Speaking from Glasgow, Turnbull said the goal of the conference was to increase 2030 commitments and that Morrison had not done that was “a very big disappointment” . He said Morrison should not expect credit for claiming a projection that Australia would do more to cut emissions by 2030 but not formally committing to do it.

“Projections do not provide any commitment or determination… a projection is just a guess,” Turnbull told the ABC’s RN Breakfast.

“We’ve got to face up to the fact that we’ve got to stop burning coal and gas, we’ve got to stop burning fossil fuels. The proposition that seems to be fashionable in some quarters here that we can keep on burning coal, and in indeed exporting coal, and that somehow is consistent with getting to net zero by 2050, is nonsense. The reality is if we keep burning fossil fuels we will fry the planet.”

Hopes that the Glasgow summit will yield more ambitious pledges have been dampened by the failure of G20 countries to reach a consensus on key commitments in Rome last weekend.

The Rome summit – staged as a precursor event for Glasgow – wound up with a communique that did not include a firm commitment to achieve net zero carbon emissions by 2050, and had only a vague commitment to “phasing out investment in new unabated coal power-generation capacity … as soon as possible”.

China’s president, Xi Jinping, is not attending the Glasgow conference. In a written statement to the Cop, China – the world’s biggest emitter – called on developed countries to “provide support to help developing countries do better”.

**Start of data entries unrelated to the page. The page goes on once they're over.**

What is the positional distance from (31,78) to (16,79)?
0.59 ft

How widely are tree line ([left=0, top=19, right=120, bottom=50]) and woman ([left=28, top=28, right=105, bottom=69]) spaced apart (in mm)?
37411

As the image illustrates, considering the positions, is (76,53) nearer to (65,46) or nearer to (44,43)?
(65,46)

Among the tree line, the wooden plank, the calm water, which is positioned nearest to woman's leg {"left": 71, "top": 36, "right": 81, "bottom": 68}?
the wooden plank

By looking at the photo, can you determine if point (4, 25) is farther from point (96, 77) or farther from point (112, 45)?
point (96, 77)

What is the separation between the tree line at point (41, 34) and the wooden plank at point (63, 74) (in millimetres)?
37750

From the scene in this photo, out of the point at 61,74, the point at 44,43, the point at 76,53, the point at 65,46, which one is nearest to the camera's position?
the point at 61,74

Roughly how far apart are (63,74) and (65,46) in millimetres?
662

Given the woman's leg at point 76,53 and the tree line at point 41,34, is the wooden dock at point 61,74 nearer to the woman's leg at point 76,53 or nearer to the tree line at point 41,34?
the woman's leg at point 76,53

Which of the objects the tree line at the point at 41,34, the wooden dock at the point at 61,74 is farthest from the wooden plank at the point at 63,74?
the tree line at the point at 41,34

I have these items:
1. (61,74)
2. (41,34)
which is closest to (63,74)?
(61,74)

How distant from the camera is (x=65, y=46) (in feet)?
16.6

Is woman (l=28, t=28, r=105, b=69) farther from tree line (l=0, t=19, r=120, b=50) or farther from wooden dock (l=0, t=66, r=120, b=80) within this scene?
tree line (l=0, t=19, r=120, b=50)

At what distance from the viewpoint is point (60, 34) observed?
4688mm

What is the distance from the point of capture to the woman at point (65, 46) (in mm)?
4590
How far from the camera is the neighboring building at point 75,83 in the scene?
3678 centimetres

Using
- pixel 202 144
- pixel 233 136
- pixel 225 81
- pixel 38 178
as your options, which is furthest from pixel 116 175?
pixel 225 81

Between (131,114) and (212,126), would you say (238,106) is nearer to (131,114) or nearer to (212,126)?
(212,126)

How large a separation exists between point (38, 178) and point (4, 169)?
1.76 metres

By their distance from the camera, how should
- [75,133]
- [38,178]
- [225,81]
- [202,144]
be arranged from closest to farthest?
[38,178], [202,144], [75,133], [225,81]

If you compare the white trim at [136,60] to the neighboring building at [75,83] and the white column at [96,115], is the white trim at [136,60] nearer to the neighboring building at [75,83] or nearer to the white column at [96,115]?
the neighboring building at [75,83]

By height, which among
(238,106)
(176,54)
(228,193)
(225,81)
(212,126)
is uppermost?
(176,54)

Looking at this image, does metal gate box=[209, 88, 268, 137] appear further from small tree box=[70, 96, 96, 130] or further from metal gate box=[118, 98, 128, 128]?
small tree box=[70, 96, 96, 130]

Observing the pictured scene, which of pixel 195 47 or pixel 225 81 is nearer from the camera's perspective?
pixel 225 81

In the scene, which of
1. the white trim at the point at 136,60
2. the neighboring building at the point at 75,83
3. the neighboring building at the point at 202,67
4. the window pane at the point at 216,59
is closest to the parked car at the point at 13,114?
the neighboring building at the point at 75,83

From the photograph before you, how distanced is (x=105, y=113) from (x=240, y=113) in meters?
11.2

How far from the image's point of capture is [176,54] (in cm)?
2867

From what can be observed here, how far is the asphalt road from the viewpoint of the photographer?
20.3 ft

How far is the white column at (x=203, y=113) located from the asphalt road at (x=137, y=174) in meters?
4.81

According to a text of his statement published by the Xinhua news agency, the Chinese president stressed the responsibility of developed countries in tackling climate change, saying that they should not only do more themselves, but should also provide support to help developing countries do better.

China has not made any new significant commitments. India has now pledged to meet a target of net zero emissions by 2070.

India’s prime minister, Narendra Modi, unveiled five pledges on Monday. The country will increase its non-fossil fuel energy capacity to 500GW by 2030 and get half of its energy from renewable resources by the same date.

Modi said India would reduce its projected carbon emissions by 1bn tonnes between now and 2030, and reduce the carbon intensity of its economy by 45%.

The US president, Joe Biden, told the conference the world only had a limited window to deal with the climate crisis. He said his country was“back at the table” of international climate action, and intended to lead by example.

Biden’s decision to return the US to the Paris agreement spurred a round of ambitious climate pledges from other world leaders earlier in 2021. But he is struggling to secure legislative approval for his policy agenda at home.